Zhòng Bìng 仲幷 (also written 仲并 in modern transcription; fl. 1132–1170s), zì Míxìng 彌性, hào Fúshān 浮山, native of Jiāngdū 江都 (modern Yángzhōu, Jiāngsū). Sòng shǐ Yìwénzhì records his Fúshān jí in 16 juǎn but does not give him a biography. Career reconstructed by the Sìkù editors from Zhōu Bìdà 周必大’s preface (preserved in the Píngyuán jí).
Shàoxīng rénzǐ (1132) achieved jìnshì. Shàoxīng jiǎyín (1134), by Prime Minister Zhū Shèngfēi 朱勝非’s recommendation, promoted to jīnzhì (current rank). Soon supplemented to outside posts. Three years later (Shàoxīng dīngsì = 1137), recalled by Zhāng Jùn 張浚’s recommendation; on arriving at the imperial gates, blocked by Qín Guì 秦檜; transferred to assistant-prefect of Jīngkǒu (Zhènjiāng). From-this leisured-and-set-aside for 20 years. Xiàozōng acceded to the throne; promoted to Guānglù chéng and out as Prefect of Qízhōu.
Zhōu Bìdà’s preface specifically praises Zhòng’s lìpái Wángshì zhī shuō; wéi KǒngMèng shì shī (vigorously refuting Wáng Ānshí’s doctrine; taking only Confucius and Mencius as teachers). The drafted-edict (zhìcí) for his initial jīngzhí (capital-rank) appointment by Wáng Jūzhèng 王居正 — preserved in the collection — also praises Zhòng’s xué zhī shìfēi xiézhèng (learning to know right-and-wrong, evil-and-correct).
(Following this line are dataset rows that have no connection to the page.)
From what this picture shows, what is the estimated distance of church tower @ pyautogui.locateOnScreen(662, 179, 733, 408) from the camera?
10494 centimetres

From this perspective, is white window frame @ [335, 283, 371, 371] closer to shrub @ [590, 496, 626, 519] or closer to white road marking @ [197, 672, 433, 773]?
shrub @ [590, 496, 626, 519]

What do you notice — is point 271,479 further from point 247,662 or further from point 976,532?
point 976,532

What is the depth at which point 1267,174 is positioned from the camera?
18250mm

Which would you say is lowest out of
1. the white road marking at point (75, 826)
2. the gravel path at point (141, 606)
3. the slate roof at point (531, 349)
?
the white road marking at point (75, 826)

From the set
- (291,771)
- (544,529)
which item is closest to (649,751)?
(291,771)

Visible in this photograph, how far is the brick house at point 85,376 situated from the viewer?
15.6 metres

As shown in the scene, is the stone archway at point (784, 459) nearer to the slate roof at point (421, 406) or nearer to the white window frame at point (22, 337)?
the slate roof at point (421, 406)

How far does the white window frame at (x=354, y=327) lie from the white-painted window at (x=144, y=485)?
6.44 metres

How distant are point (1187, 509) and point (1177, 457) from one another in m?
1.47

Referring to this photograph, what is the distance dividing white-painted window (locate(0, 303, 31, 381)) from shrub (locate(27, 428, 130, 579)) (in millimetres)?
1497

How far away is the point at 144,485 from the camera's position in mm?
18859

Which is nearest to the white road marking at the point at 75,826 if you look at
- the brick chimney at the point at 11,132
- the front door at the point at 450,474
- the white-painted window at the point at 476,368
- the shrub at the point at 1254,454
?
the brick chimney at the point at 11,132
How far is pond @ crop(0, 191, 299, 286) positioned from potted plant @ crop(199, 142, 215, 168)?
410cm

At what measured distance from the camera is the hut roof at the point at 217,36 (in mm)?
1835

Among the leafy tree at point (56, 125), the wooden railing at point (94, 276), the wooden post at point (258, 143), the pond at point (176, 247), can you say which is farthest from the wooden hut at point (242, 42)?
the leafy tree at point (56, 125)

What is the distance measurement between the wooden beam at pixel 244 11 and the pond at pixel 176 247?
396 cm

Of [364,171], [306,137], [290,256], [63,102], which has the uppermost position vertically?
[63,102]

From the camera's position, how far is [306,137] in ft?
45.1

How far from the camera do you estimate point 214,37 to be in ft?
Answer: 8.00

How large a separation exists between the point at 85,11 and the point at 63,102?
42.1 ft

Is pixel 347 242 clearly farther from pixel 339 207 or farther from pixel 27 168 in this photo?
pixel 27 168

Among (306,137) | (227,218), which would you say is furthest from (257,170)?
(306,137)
Chén Zhènsūn’s Zhízhāi shūlù jiětí KR3h0011 records that during Zhòng’s prefecture of Húzhōu (vice-prefect) he composed a Shēngcháo qīngcí (birthday Daoist-prayer) for a registered-singer; for-this demoted. The Sìkù editors are puzzled: Zhōu Bìdà’s preface does not corroborate, and the act seems incompatible with Zhòng’s known character. The collection’s Chénqíng qǐ (presenting-feelings felicitation) line pángguān xiàshí, chóujiā bàngshāng (bystanders threw stones; the enemy-family slandered) suggests Zhòng was framed.
Connection to the Mèng family: the collection has a Huí Mèng jùnwáng yīnlǐ shū (return-letter on marriage-protocol to Jùnwáng of the Mèng family) — Jùnwáng being Mèng Zhōnghòu 孟忠厚, nephew of Empress-Dowager Lóngyòu 隆祐. Mèng Zhōnghòu was a peer-relation of Qín Guì but resisted him. Wáng Míngqīng’s Huīzhú lù records that Wú Yù 吳棫 ghost-wrote Mèng Zhōnghòu’s memorial and consequently offended Qín Guì. The Sìkù editors hypothesise Zhòng’s punishment was due to his Mèng-family marriage-connection.
The Sìkù editors’ aesthetic verdict: ancient prose gāojiǎn yǒu fǎdù (lofty-and-concise, with rule-and-measure); parallel-prose able-to use sǎnxíng (free-flowing) for páiǒu (parallel-couplet) — ŌuSū surviving-style; poetry also qīngjùn bású (clear-elegant, transcending-vulgarity).